Tag Archives: cheese

Feds Declare War on Raw Milk Cheese: Regulation Spoils Acclaimed Wisconsin Cheese

 

No matter which way you slice it, the federal government is turning Wisconsin cheesemakers’ moods extra stinky.

A soft raw milk cheese, Rush Creek Reserve, made by Uplands Cheese Company near Dodgeville, Wis. is the latest cheese to be ruined by regulation.

Newly imposed regulations may require aging periods for raw milk cheese to exceed the standard 60 days, which is already twice as long as European cheesemakers do. By the time Rush Creek Reserve completed the potential two month-plus aging period, the cheese would become overripe.

So, Uplands Cheese Co. has decided to no longer produce the much sought-after cheese.

According to the Chicago Reader, “It’s not because of anything that has happened at Uplands—[cheesemaker Andy] Hatch describes his most recent FDA inspection earlier in the summer as “really positive”—or, indeed, because of any particular incident anywhere that he knows of. But a cheese specifically designed for aging for 60 days—the rule since 1949—risks suddenly being afoul of newly imposed regulations which may mandate longer aging periods or other impossibly strict conditions for cheese making.”

Just like the FDA’s rule change on curing cheese on wood planks earlier this year, the potential for regulation change doesn’t make producing a cheese that could be illegal once it’s ready to be sold economically feasible. .

Wisconsin cheese blogger Jeanne Carpenter explains it this way: “The death of Rush Creek Reserve should act as the canary in the coal mine for all American raw milk artisan cheeses, because just as our great American artisan cheese movement is in serious full swing, the FDA has basically declared a war on raw milk cheese.”

Thankfully these changes don’t affect Pleasant Ridge Reserve, Upland Cheese’s most decorated and celebrated artisan cheese. But who knows what new rules the feds will come up with next.

More and more companies like Burger King are fleeing the U.S. and finding new homes in Canada where corporate tax rates are more favorable.

As the U.S. becomes increasingly business unfriendly with high taxes and regulations will cheese makers find a new home in another country? I certainly hope not.

FDA to Artisan Cheesemakers: Cut It Out

 

According the U.S. Food & Drug Administration, the only acceptable cheese is not made by one of the many artisan cheesemakers from places like Wisconsin, New York and Vermont. Under a new interpretation of an old law, the FDA told artisan cheesemakers that their cheese cannot be cured on wood planks, though the process has been done for thousands of years.

According to Madison, Wis.-based blog, Cheese Underground, the FDA inspected several New York state cheesemakers and cited them for using wooden surfaces to age their cheeses. The New York State Department of Agriculture & Markets’ Division of Milk Control and Dairy Services, which (like most every state in the U.S., including Wisconsin), has allowed this practice, reached out to FDA for clarification on the issue. A response was provided by Monica Metz, Branch Chief of FDA’s Center for Food Safety and Applied Nutrition’s (CFSAN) Dairy and Egg Branch.

In the response, Metz stated that the use of wood for cheese ripening or aging is considered an unsanitary practice by FDA, and a violation of FDA’s current Current Good Manufacturing Practice (cGMP) regulations. Here’s an excerpt:

“Microbial pathogens can be controlled if food facilities engage in good manufacturing practice. Proper cleaning and sanitation of equipment and facilities are absolutely necessary to ensure that pathogens do not find niches to reside and proliferate. Adequate cleaning and sanitation procedures are particularly important in facilities where persistent strains of pathogenic microorganisms like Listeria monocytogenes could be found. The use of wooden shelves, rough or otherwise, for cheese ripening does not conform to cGMP requirements, which require that “all plant equipment and utensils shall be so designed and of such material and workmanship as to be adequately cleanable, and shall be properly maintained.”

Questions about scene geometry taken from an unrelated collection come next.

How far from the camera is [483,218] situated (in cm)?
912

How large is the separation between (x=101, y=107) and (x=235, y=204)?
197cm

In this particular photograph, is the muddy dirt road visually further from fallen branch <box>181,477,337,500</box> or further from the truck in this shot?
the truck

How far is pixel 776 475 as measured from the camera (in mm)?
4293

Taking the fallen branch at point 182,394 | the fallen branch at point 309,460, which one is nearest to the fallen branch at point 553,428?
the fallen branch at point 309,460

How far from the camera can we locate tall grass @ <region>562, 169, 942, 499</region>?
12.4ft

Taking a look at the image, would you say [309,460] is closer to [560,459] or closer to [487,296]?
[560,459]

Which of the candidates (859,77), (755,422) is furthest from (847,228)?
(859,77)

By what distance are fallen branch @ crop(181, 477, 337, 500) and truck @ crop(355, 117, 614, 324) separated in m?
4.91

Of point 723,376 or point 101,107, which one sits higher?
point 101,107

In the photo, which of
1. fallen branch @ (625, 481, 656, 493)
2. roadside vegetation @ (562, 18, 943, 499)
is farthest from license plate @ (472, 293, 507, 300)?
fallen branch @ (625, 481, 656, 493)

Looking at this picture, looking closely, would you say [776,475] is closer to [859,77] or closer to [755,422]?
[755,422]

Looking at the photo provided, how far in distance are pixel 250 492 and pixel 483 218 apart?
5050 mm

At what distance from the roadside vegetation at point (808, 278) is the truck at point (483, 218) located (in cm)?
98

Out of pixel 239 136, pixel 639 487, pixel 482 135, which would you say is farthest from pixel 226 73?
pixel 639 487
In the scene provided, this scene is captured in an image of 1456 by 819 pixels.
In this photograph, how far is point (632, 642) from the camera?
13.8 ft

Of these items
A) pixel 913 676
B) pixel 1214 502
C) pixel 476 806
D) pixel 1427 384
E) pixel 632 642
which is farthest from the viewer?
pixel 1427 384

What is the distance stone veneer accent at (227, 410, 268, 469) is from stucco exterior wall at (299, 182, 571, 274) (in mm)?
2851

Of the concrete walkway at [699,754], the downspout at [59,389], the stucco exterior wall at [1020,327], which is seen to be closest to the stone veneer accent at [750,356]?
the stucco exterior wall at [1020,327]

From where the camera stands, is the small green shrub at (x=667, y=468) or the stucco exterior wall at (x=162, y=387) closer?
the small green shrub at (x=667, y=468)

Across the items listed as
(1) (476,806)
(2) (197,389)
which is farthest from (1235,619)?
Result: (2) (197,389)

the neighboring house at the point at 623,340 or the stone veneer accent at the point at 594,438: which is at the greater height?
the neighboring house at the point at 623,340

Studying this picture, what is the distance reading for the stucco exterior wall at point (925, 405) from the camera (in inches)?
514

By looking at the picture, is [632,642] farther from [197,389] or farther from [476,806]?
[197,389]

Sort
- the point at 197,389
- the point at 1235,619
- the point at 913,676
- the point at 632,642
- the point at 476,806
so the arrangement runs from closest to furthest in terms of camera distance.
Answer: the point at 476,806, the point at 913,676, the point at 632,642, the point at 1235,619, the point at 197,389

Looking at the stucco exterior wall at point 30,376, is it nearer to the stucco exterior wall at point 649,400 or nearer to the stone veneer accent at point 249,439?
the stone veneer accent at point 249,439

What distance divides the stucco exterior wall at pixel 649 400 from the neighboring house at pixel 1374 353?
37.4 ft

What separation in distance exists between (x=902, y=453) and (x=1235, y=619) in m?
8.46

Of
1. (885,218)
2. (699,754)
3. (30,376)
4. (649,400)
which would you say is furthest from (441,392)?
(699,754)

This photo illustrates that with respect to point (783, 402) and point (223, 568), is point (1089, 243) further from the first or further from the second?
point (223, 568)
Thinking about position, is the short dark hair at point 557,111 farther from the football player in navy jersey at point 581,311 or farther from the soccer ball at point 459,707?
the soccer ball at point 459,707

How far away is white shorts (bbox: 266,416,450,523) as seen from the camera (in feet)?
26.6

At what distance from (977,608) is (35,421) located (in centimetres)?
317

The new scrutiny is due to the Food Safety Modernization Act, which  is the most sweeping reform of American food safety laws in generations that was signed into law by President Obama on January 4, 2011.

This change could be devastating for artisan cheesemakers and their award-winning cheeses. American Cheese Society triple Best in Show winner Pleasant Ridge Reserve from Uplands Cheese in Wisconsin is cured on wooden boards. Likewise for award-winners Cabot Clothbound in Vermont, current U.S. Champion cheese Marieke Feonegreek, and 2013 Best in Show Runner-Up Bleu Mont Bandaged Cheddar.

“It’s just the latest in a pattern under [the Food Safety Modernization Act],” Walter Olson, senior fellow at the Cato Institute’s Center for Constitutional Studies, told The Daily Caller.

“When Congress passed the Food Safety Modernization Act three and a half years ago, libertarians and others warned again and again that the law would put traditional, local and artisanal food and farm methods at risk, and instead promote mass industrial food,”

He said that consumer groups and many progressives dismissed those concerns as alarmist.